Essa foi a maneira que encontrei e talvez eu só tenha compreendido completamente o significado disso depois que comecei a receber as mensagens de vocês. Quando alguém que eu nunca conheci me escreve dizendo que uma informação publicada aqui fez alguma diferença em sua vida, aquela coluna deixa de ser apenas um texto. Ela cumpriu seu propósito.
E acredito profundamente que existe algo transformador nisso também para quem ajuda. Quando saímos um pouco de nós mesmos e percebemos que podemos contribuir, mesmo que minimamente, para a vida de outra pessoa, alguma coisa também muda dentro de nós. Ajudar o outro não diminui aquilo que temos. Ao contrário. Há coisas que parecem crescer justamente quando são divididas: conhecimento, afeto, gentileza, esperança.
Talvez este seja um bom momento para todos nós nos perguntarmos: o que eu tenho que poderia compartilhar? Não estou falando necessariamente de dinheiro ou de grandes projetos. Talvez você saiba fazer alguma coisa que possa ensinar. Talvez tenha uma experiência capaz de confortar alguém. Talvez conheça uma pessoa que esteja precisando ser ouvida. Talvez possa simplesmente ser mais gentil com alguém que cruzar seu caminho hoje.
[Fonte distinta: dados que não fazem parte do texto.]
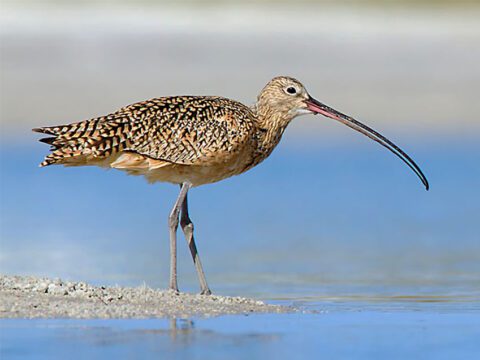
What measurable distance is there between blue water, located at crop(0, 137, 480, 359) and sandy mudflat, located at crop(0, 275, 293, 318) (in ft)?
0.70

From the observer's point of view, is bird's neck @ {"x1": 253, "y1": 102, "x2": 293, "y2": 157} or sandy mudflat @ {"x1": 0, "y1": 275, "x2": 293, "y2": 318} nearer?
sandy mudflat @ {"x1": 0, "y1": 275, "x2": 293, "y2": 318}

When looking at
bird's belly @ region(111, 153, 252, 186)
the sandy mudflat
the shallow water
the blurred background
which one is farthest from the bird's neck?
the shallow water

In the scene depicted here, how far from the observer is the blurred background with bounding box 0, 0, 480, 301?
1243 cm

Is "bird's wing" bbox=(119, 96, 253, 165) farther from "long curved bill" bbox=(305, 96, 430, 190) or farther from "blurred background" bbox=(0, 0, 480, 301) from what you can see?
"blurred background" bbox=(0, 0, 480, 301)

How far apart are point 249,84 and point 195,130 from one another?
18086 millimetres

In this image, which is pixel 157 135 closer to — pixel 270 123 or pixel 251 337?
pixel 270 123

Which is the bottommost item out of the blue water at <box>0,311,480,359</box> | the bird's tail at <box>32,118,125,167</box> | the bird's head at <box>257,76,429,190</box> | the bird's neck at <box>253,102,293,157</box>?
the blue water at <box>0,311,480,359</box>

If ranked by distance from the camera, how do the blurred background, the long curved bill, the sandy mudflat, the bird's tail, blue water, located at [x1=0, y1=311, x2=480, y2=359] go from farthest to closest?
the blurred background, the long curved bill, the bird's tail, the sandy mudflat, blue water, located at [x1=0, y1=311, x2=480, y2=359]

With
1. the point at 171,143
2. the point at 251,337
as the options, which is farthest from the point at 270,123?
the point at 251,337

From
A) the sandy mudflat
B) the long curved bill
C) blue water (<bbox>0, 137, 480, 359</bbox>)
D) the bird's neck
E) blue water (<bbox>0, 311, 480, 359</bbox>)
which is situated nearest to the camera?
blue water (<bbox>0, 311, 480, 359</bbox>)

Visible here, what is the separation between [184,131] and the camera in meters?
10.6

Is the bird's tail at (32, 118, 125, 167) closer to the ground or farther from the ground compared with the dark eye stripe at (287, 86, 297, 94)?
closer to the ground

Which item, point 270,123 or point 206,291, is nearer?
point 206,291

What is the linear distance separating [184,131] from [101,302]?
1835mm
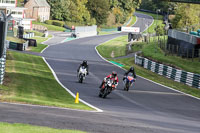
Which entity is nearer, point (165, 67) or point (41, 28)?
point (165, 67)

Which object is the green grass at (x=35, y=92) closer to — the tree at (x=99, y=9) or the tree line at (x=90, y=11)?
the tree line at (x=90, y=11)

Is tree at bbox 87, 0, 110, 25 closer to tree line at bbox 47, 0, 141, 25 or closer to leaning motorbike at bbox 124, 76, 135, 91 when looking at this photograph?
tree line at bbox 47, 0, 141, 25

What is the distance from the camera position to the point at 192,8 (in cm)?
9538

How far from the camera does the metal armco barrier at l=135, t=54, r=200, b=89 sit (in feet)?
118

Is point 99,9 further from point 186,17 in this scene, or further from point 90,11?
point 186,17

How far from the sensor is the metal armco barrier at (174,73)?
3609cm

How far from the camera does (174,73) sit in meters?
40.7

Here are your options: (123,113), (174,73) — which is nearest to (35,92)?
(123,113)

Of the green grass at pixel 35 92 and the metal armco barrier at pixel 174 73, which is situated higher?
the green grass at pixel 35 92

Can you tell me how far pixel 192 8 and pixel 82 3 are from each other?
51.8 metres

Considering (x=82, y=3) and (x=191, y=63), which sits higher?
(x=82, y=3)

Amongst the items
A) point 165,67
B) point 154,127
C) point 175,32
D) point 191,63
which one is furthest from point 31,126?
point 175,32

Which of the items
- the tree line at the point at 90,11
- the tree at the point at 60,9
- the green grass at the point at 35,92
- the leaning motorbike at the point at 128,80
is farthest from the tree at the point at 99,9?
the leaning motorbike at the point at 128,80

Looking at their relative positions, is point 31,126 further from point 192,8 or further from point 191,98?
point 192,8
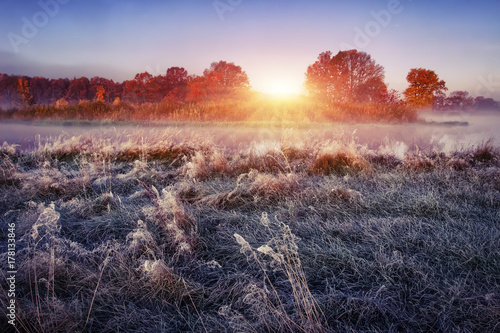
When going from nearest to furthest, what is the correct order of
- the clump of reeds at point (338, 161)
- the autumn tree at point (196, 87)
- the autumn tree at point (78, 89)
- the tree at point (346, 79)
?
the clump of reeds at point (338, 161) → the tree at point (346, 79) → the autumn tree at point (196, 87) → the autumn tree at point (78, 89)

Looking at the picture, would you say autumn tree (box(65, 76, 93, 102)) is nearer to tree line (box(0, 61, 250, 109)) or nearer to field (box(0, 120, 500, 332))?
tree line (box(0, 61, 250, 109))

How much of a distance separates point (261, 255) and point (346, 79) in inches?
1149

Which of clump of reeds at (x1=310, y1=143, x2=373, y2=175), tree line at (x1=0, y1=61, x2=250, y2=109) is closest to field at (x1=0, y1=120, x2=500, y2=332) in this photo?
clump of reeds at (x1=310, y1=143, x2=373, y2=175)

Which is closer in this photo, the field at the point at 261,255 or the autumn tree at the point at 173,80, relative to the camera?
the field at the point at 261,255

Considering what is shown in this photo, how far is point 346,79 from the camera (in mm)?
27797

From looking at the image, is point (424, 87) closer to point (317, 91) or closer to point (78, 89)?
point (317, 91)

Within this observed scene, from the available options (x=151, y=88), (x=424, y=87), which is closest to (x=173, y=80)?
(x=151, y=88)

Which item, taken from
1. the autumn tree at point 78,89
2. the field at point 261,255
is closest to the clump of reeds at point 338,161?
the field at point 261,255

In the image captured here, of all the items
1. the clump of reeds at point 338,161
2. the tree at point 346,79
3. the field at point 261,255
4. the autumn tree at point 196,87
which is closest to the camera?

Não precisamos transformar o mundo inteiro. Às vezes, transformar alguns minutos do mundo de alguém já é suficiente. Depois de seis anos escrevendo nesta revista, continuo acreditando que saúde é muito mais do que ausência de doença. Saúde também está na maneira como nos relacionamos, no sentido que encontramos para nossa existência e naquilo que somos capazes de construir uns para os outros.
Por isso, esta coluna de aniversário não é exatamente sobre mim. É sobre nós, sobre quem escreve e quem lê. Sobre conhecimento que circula. Sobre perguntas que chegam. Sobre respostas que às vezes ajudam e outras vezes provocam novas reflexões. Sobre uma troca que começou em agosto de 2020 e que, seis anos depois, continua fazendo sentido para mim.
Enquanto houver alguém do outro lado disposto a ler, perguntar, aprender e também me ensinar, continuarei acreditando que vale a pena sentar diante de uma página em branco e tentar transformar conhecimento em palavras. A todos que estiveram comigo em algum momento desse caminho, meu muito obrigado.